The Cannes Festival (French: Festival de Cannes), named until 2002 as the International Film Festival (Festival international du film) and known in English as the Cannes Film Festival, is an annual film festival held in Cannes, France, which previews new films of all genres, including documentaries, from all around the world.
The Cannes Film Festival is one of the essential events for the film industry, attended by prestigious directors and actors as well as up-and-coming film professionals who have yet to make their mark. Probably the most famous film festival in the world, Cannes was first held after the Second World War, in 1946. Memorable moments from the Festival archives include Roberto Benigni throwing his arms around the members of the jury in a rather exuberant display of joy after winning the Golden Palm for Life is Beautiful in 1998, and Björk’s rather unusual choice of gown after her memorable performance in Dancer in the Dark, 2000.
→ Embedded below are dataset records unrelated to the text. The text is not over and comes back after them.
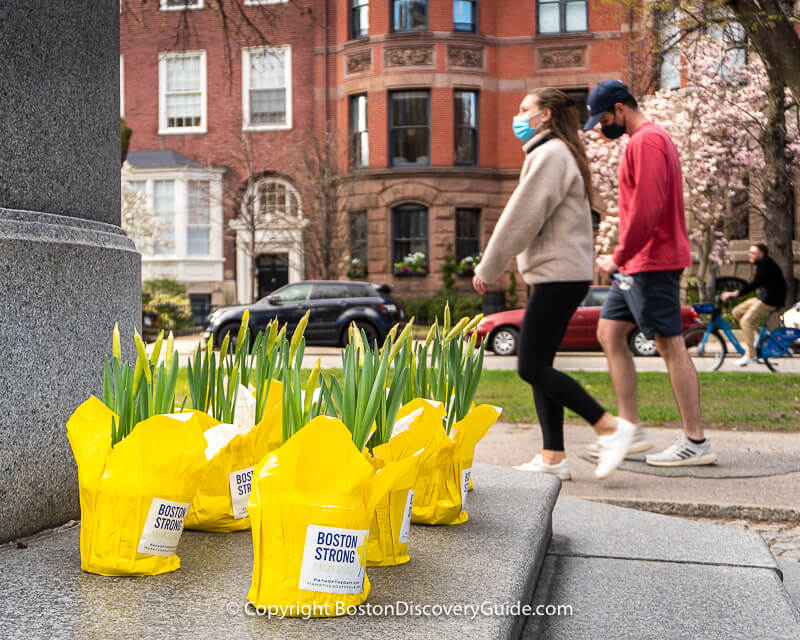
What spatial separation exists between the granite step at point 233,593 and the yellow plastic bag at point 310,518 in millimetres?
61

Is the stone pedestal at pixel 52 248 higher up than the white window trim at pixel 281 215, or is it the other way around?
the white window trim at pixel 281 215

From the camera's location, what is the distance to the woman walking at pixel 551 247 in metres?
4.32

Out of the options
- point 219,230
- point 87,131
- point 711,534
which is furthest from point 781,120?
point 219,230

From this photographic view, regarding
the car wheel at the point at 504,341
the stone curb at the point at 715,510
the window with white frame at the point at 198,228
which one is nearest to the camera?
the stone curb at the point at 715,510

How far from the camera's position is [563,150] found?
14.3 ft

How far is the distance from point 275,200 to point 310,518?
2940 centimetres

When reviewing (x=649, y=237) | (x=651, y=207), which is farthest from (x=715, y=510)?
(x=651, y=207)

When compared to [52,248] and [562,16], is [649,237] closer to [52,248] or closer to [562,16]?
[52,248]

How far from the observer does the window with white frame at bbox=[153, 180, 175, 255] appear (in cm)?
3094

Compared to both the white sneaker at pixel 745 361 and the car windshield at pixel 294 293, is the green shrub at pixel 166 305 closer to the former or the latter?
the car windshield at pixel 294 293

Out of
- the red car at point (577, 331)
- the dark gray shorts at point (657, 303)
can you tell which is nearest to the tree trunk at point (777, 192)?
the red car at point (577, 331)

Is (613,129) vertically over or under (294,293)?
over

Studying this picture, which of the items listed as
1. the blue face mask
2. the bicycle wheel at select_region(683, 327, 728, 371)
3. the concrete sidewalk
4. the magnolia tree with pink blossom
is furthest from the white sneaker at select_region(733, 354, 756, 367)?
the blue face mask

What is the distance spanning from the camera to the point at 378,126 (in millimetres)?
28578
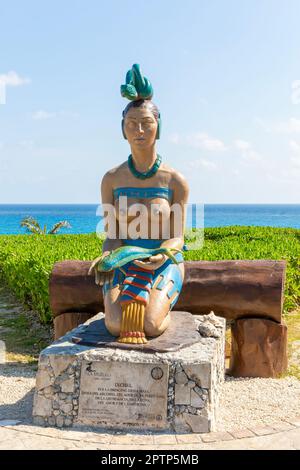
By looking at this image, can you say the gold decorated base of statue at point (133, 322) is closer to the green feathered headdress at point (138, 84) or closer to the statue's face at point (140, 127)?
the statue's face at point (140, 127)

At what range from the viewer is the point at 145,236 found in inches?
172

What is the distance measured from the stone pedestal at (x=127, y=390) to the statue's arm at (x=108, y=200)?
101 centimetres

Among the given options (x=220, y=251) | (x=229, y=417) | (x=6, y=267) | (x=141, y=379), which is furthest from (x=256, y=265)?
(x=6, y=267)

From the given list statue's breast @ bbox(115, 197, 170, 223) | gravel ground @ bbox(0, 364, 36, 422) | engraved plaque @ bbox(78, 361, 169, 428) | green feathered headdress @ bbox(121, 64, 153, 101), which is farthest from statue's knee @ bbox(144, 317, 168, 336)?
green feathered headdress @ bbox(121, 64, 153, 101)

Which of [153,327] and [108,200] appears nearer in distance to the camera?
[153,327]

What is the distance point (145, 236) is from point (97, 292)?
119 cm

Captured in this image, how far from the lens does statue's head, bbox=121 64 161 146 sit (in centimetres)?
415

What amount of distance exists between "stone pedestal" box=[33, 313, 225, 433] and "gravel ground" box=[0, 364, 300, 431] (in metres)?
0.25

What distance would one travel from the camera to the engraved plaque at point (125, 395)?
141 inches

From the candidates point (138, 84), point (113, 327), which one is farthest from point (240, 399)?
point (138, 84)

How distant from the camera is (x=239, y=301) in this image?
197 inches

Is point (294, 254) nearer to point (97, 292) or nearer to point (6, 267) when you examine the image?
point (97, 292)

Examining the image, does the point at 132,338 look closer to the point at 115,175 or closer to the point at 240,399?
the point at 240,399

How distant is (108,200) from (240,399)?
208cm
The impact of Cannes Film Festival
The festival has become an important showcase for European films. Jill Forbes and Sarah Street argue in European Cinema: An Introduction (ISBN 0333752104), that Cannes “became…extremely important for critical and commercial interests and for European attempts to sell films on the basis of their artistic quality”. Forbes and Street also point out that, along with other festivals such as the Venice Film Festival and Berlin International Film Festival, Cannes offers an opportunity to determine a particular country’s image of its cinema and generally foster the notion that European cinema is “art” cinema.
Additionally, given massive media exposure, the non-public festival is attended by many movie stars and is a popular venue for film producers to launch their new films and attempt to sell their works to the distributors who come from all over the globe.